• GOAL OF THE EXERCISE:
In the forum thread about tautologies, how is a contradiction defined?

• SELECTED PASSAGE:
-*-*-
What are you trying to do?
A tautology is a proposition whose truth-value is always Truth (T); a contradiction is a proposition whose truth-value is always Falsehood (F).
Sounds OK to me. You also say that D is true and after reversing the truth value of any number of variables in D, D is still true. You could also say that D can be derived without premises. If Dx is a composite statement in propositional logic, you could define a universe of objects such that every atomic formula that is part of Dx is true for some object and false for some other object, and say Ax(Dx) where Ax means "for all x."

What is the difference between <=> and <-> as you are using it?

BicycleTree said:
What are you trying to do?
I'm not sure how else to explain it. I'm trying to find a proposition in a formal language for propositional logic which I can use to define "tautology" or "contradiction". I know there are several ways of stating the definitions; I am looking for this specific way.
What is the difference between <=> and <-> as you are using it?
-*-*-
• ENTRIES SHOWN:
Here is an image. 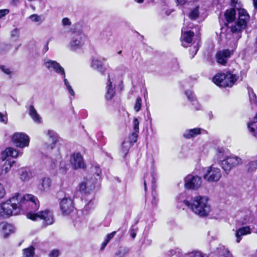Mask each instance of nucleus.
Segmentation results:
<instances>
[{
	"label": "nucleus",
	"mask_w": 257,
	"mask_h": 257,
	"mask_svg": "<svg viewBox=\"0 0 257 257\" xmlns=\"http://www.w3.org/2000/svg\"><path fill=\"white\" fill-rule=\"evenodd\" d=\"M24 205L31 208L27 214L28 218L34 221L43 220V224L45 226L54 223L53 215L50 210H45L37 213L33 212L39 209V202L36 197L31 194L22 195L16 193L9 200L0 204V217L8 218L12 215H17L21 209L24 208Z\"/></svg>",
	"instance_id": "1"
},
{
	"label": "nucleus",
	"mask_w": 257,
	"mask_h": 257,
	"mask_svg": "<svg viewBox=\"0 0 257 257\" xmlns=\"http://www.w3.org/2000/svg\"><path fill=\"white\" fill-rule=\"evenodd\" d=\"M183 203L195 214L201 217L207 216L211 211L208 197L206 196H198L193 198L190 201L185 200Z\"/></svg>",
	"instance_id": "2"
},
{
	"label": "nucleus",
	"mask_w": 257,
	"mask_h": 257,
	"mask_svg": "<svg viewBox=\"0 0 257 257\" xmlns=\"http://www.w3.org/2000/svg\"><path fill=\"white\" fill-rule=\"evenodd\" d=\"M231 5L238 12V19L234 25L231 27V31L233 33H239L246 28L247 23L249 20V16L245 10L239 8L237 1L231 0Z\"/></svg>",
	"instance_id": "3"
},
{
	"label": "nucleus",
	"mask_w": 257,
	"mask_h": 257,
	"mask_svg": "<svg viewBox=\"0 0 257 257\" xmlns=\"http://www.w3.org/2000/svg\"><path fill=\"white\" fill-rule=\"evenodd\" d=\"M238 78V76L229 72L226 74L218 73L213 77V81L219 87H231Z\"/></svg>",
	"instance_id": "4"
},
{
	"label": "nucleus",
	"mask_w": 257,
	"mask_h": 257,
	"mask_svg": "<svg viewBox=\"0 0 257 257\" xmlns=\"http://www.w3.org/2000/svg\"><path fill=\"white\" fill-rule=\"evenodd\" d=\"M12 140L16 147L24 149L29 146L30 139L26 133L16 132L13 135Z\"/></svg>",
	"instance_id": "5"
},
{
	"label": "nucleus",
	"mask_w": 257,
	"mask_h": 257,
	"mask_svg": "<svg viewBox=\"0 0 257 257\" xmlns=\"http://www.w3.org/2000/svg\"><path fill=\"white\" fill-rule=\"evenodd\" d=\"M86 39V36L82 32L74 33L69 42V47L72 50H76L81 48Z\"/></svg>",
	"instance_id": "6"
},
{
	"label": "nucleus",
	"mask_w": 257,
	"mask_h": 257,
	"mask_svg": "<svg viewBox=\"0 0 257 257\" xmlns=\"http://www.w3.org/2000/svg\"><path fill=\"white\" fill-rule=\"evenodd\" d=\"M45 67L50 72H54L59 74L62 78L65 77L64 69L57 61L49 59H45L44 61Z\"/></svg>",
	"instance_id": "7"
},
{
	"label": "nucleus",
	"mask_w": 257,
	"mask_h": 257,
	"mask_svg": "<svg viewBox=\"0 0 257 257\" xmlns=\"http://www.w3.org/2000/svg\"><path fill=\"white\" fill-rule=\"evenodd\" d=\"M185 187L188 189L197 190L202 184L200 177L192 174L188 175L184 179Z\"/></svg>",
	"instance_id": "8"
},
{
	"label": "nucleus",
	"mask_w": 257,
	"mask_h": 257,
	"mask_svg": "<svg viewBox=\"0 0 257 257\" xmlns=\"http://www.w3.org/2000/svg\"><path fill=\"white\" fill-rule=\"evenodd\" d=\"M242 163V161L240 158L235 156H230L222 161L221 165L224 171L228 173L233 167Z\"/></svg>",
	"instance_id": "9"
},
{
	"label": "nucleus",
	"mask_w": 257,
	"mask_h": 257,
	"mask_svg": "<svg viewBox=\"0 0 257 257\" xmlns=\"http://www.w3.org/2000/svg\"><path fill=\"white\" fill-rule=\"evenodd\" d=\"M221 177L220 169L213 166L207 168L206 173L204 175V179L209 182H217Z\"/></svg>",
	"instance_id": "10"
},
{
	"label": "nucleus",
	"mask_w": 257,
	"mask_h": 257,
	"mask_svg": "<svg viewBox=\"0 0 257 257\" xmlns=\"http://www.w3.org/2000/svg\"><path fill=\"white\" fill-rule=\"evenodd\" d=\"M60 208L63 216L70 214L75 209L73 200L69 197L63 198L60 202Z\"/></svg>",
	"instance_id": "11"
},
{
	"label": "nucleus",
	"mask_w": 257,
	"mask_h": 257,
	"mask_svg": "<svg viewBox=\"0 0 257 257\" xmlns=\"http://www.w3.org/2000/svg\"><path fill=\"white\" fill-rule=\"evenodd\" d=\"M46 135L49 140L48 142L43 145V149L49 152L55 148L56 144L58 141L59 137L56 133L51 130H48Z\"/></svg>",
	"instance_id": "12"
},
{
	"label": "nucleus",
	"mask_w": 257,
	"mask_h": 257,
	"mask_svg": "<svg viewBox=\"0 0 257 257\" xmlns=\"http://www.w3.org/2000/svg\"><path fill=\"white\" fill-rule=\"evenodd\" d=\"M114 81L115 77L109 74L106 85V92L105 93V98L107 100H111L115 95V84Z\"/></svg>",
	"instance_id": "13"
},
{
	"label": "nucleus",
	"mask_w": 257,
	"mask_h": 257,
	"mask_svg": "<svg viewBox=\"0 0 257 257\" xmlns=\"http://www.w3.org/2000/svg\"><path fill=\"white\" fill-rule=\"evenodd\" d=\"M106 61L104 58H99L97 57H93L92 58L90 67L93 69L97 71L98 72L103 74L106 68L105 67L103 61Z\"/></svg>",
	"instance_id": "14"
},
{
	"label": "nucleus",
	"mask_w": 257,
	"mask_h": 257,
	"mask_svg": "<svg viewBox=\"0 0 257 257\" xmlns=\"http://www.w3.org/2000/svg\"><path fill=\"white\" fill-rule=\"evenodd\" d=\"M71 163L74 169H84L86 167L83 158L79 153H74L71 156Z\"/></svg>",
	"instance_id": "15"
},
{
	"label": "nucleus",
	"mask_w": 257,
	"mask_h": 257,
	"mask_svg": "<svg viewBox=\"0 0 257 257\" xmlns=\"http://www.w3.org/2000/svg\"><path fill=\"white\" fill-rule=\"evenodd\" d=\"M185 25L186 24L184 23L182 29L181 41L182 46L186 47L191 42L194 33L190 31H188Z\"/></svg>",
	"instance_id": "16"
},
{
	"label": "nucleus",
	"mask_w": 257,
	"mask_h": 257,
	"mask_svg": "<svg viewBox=\"0 0 257 257\" xmlns=\"http://www.w3.org/2000/svg\"><path fill=\"white\" fill-rule=\"evenodd\" d=\"M23 152H20L15 148L9 147L7 148L2 153L1 159L3 161H5L8 157H11L13 158L22 156Z\"/></svg>",
	"instance_id": "17"
},
{
	"label": "nucleus",
	"mask_w": 257,
	"mask_h": 257,
	"mask_svg": "<svg viewBox=\"0 0 257 257\" xmlns=\"http://www.w3.org/2000/svg\"><path fill=\"white\" fill-rule=\"evenodd\" d=\"M230 55L231 51L228 49L220 51L216 55L217 62L221 65H225Z\"/></svg>",
	"instance_id": "18"
},
{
-*-*-
• COMPLETE ANSWER:
A contradiction is a proposition whose truth-value is always Falsehood (F).